▶ **Task prompt**
In the infrared spectra text, repeat word for word the portion that begins at the words "Infrared transmittance spectra" and stops after "and surface hydroxyl.".

Infrared transmittance spectra of catalyst samples are shown in Fig. 4. The infrared vibration peak of the metal–oxygen bond falls in the lower wavelength region (< 800 cm⁻¹) due to the high atomic weight of metal and the reduced mass of the metal–oxygen pair (compared to nonmetal-oxygen pairs such as OH, C-O) [35]. The Ni–O vibration peak for free NiO species was reported at 433 cm⁻¹ [36]. The IR vibration peak < 433 cm⁻¹ indicates the weakening of bond strength between Ni and O (Ni–O bond) and the strengthening of bond strength between NiO and another metal M′ (NiO–M′ bond). The infrared peak beyond 1000 cm⁻¹ is due to “CO₂-interacting surface species” and surface hydroxyl.

▶ **Data records**
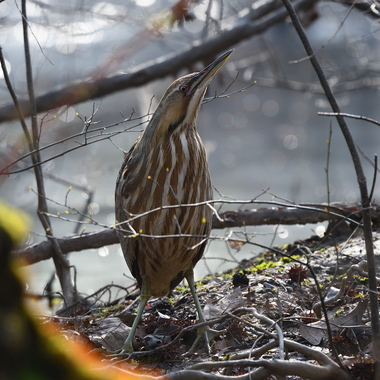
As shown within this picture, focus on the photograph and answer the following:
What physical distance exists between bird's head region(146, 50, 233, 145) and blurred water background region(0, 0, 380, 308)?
1.17 meters

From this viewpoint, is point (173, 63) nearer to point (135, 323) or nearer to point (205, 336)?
point (135, 323)

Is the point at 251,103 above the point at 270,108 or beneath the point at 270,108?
above

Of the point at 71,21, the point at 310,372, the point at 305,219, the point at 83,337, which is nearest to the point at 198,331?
the point at 83,337

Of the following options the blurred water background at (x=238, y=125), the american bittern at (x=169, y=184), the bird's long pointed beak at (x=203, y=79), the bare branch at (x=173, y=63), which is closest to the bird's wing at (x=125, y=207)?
the american bittern at (x=169, y=184)

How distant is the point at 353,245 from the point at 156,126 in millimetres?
1693

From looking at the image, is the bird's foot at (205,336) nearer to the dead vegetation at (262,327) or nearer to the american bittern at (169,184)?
the dead vegetation at (262,327)

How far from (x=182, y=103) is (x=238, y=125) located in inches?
469

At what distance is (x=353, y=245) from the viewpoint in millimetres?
3609

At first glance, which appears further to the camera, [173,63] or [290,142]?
[290,142]

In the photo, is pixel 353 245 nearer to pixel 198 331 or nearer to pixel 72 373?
pixel 198 331

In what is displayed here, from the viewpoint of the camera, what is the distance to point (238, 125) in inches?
577

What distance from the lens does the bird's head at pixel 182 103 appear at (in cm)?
289

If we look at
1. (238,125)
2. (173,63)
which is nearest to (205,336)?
(173,63)

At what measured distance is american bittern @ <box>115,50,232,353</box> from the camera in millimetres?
2785
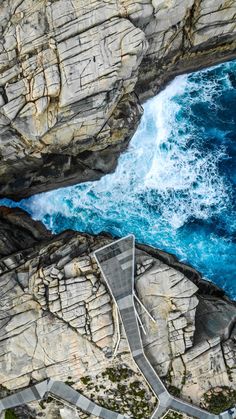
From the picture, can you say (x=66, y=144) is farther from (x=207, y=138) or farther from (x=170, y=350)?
(x=170, y=350)

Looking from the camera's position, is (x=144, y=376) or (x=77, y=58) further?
(x=144, y=376)

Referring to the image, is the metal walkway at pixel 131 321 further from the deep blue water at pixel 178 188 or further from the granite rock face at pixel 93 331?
the deep blue water at pixel 178 188

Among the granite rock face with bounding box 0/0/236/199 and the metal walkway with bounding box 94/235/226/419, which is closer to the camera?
the granite rock face with bounding box 0/0/236/199

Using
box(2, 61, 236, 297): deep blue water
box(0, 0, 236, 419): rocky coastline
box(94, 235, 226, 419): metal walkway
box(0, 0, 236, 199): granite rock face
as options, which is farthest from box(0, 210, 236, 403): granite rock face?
box(0, 0, 236, 199): granite rock face

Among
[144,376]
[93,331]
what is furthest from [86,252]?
[144,376]

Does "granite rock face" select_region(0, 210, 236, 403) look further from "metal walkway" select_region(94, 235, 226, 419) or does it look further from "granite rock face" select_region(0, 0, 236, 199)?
"granite rock face" select_region(0, 0, 236, 199)

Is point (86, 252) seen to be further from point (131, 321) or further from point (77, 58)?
point (77, 58)

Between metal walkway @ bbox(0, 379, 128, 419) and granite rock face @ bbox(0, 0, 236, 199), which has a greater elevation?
granite rock face @ bbox(0, 0, 236, 199)
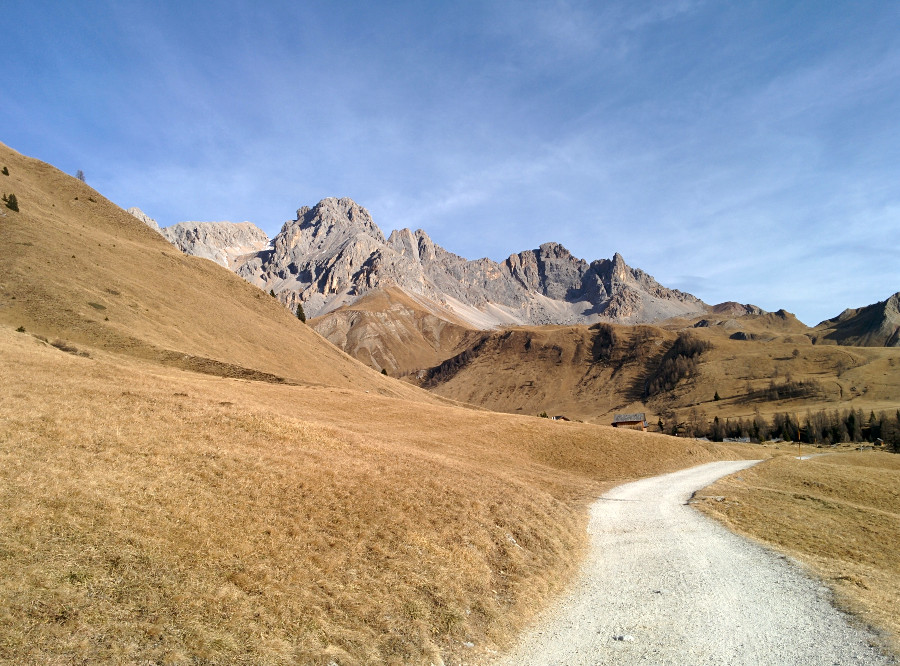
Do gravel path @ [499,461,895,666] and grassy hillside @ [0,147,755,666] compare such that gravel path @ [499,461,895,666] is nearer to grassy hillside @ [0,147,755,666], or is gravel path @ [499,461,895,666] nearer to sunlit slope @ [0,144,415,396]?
grassy hillside @ [0,147,755,666]

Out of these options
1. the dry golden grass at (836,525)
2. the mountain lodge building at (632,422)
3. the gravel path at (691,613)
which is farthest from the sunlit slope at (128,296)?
the mountain lodge building at (632,422)

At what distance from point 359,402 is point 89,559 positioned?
137 ft

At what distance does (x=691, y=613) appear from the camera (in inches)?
473

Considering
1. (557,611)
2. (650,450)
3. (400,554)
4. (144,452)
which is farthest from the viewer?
(650,450)

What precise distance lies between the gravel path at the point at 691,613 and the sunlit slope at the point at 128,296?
51357 millimetres

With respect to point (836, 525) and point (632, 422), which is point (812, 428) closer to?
point (632, 422)

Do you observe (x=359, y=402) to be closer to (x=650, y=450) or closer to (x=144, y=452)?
(x=650, y=450)

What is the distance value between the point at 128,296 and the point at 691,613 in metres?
78.2

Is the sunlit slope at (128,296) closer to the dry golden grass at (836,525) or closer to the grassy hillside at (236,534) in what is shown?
the grassy hillside at (236,534)

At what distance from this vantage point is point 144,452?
53.7 ft

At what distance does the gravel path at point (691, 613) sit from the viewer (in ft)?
32.7

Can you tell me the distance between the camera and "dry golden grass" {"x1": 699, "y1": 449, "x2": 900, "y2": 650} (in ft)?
42.1

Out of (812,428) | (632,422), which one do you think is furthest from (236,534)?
(812,428)

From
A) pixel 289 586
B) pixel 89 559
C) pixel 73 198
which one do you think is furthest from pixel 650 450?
pixel 73 198
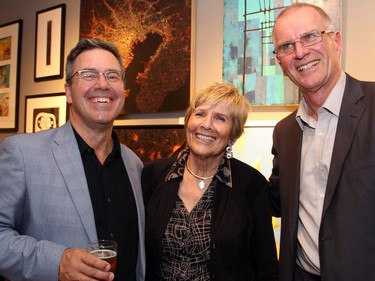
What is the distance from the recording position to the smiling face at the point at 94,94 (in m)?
1.78

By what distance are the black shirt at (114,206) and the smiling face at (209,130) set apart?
432mm

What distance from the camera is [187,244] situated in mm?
1862

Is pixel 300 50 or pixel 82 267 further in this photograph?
pixel 300 50

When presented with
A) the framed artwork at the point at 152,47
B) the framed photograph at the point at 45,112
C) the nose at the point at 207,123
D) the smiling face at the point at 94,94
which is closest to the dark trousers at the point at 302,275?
the nose at the point at 207,123

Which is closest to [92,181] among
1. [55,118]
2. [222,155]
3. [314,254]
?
[222,155]

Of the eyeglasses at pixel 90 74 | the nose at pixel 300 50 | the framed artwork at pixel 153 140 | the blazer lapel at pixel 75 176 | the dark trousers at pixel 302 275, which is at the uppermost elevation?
the nose at pixel 300 50

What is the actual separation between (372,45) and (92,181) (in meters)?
1.75

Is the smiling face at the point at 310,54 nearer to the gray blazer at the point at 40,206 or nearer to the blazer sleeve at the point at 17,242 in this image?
the gray blazer at the point at 40,206

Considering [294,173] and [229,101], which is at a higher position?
[229,101]

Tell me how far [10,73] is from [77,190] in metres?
3.33

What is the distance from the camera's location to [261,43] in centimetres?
255

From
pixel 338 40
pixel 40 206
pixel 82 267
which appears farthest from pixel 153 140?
pixel 82 267

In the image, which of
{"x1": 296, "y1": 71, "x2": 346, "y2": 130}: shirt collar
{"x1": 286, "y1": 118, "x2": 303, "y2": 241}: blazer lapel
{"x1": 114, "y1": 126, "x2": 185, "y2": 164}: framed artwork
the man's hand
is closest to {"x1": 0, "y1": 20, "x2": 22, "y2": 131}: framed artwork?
{"x1": 114, "y1": 126, "x2": 185, "y2": 164}: framed artwork

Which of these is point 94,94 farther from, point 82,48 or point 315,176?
point 315,176
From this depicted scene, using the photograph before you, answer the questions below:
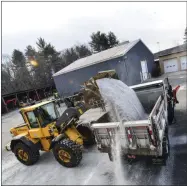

▶ **Solution to this task**
Infrared transmittance spectra of catalyst samples are shown in Fig. 4. The infrared vibration peak of the metal–oxygen bond falls in the lower wavelength region (< 800 cm⁻¹) due to the high atomic weight of metal and the reduced mass of the metal–oxygen pair (compared to nonmetal-oxygen pairs such as OH, C-O) [35]. The Ni–O vibration peak for free NiO species was reported at 433 cm⁻¹ [36]. The IR vibration peak < 433 cm⁻¹ indicates the weakening of bond strength between Ni and O (Ni–O bond) and the strengthening of bond strength between NiO and another metal M′ (NiO–M′ bond). The infrared peak beyond 1000 cm⁻¹ is due to “CO₂-interacting surface species” and surface hydroxyl.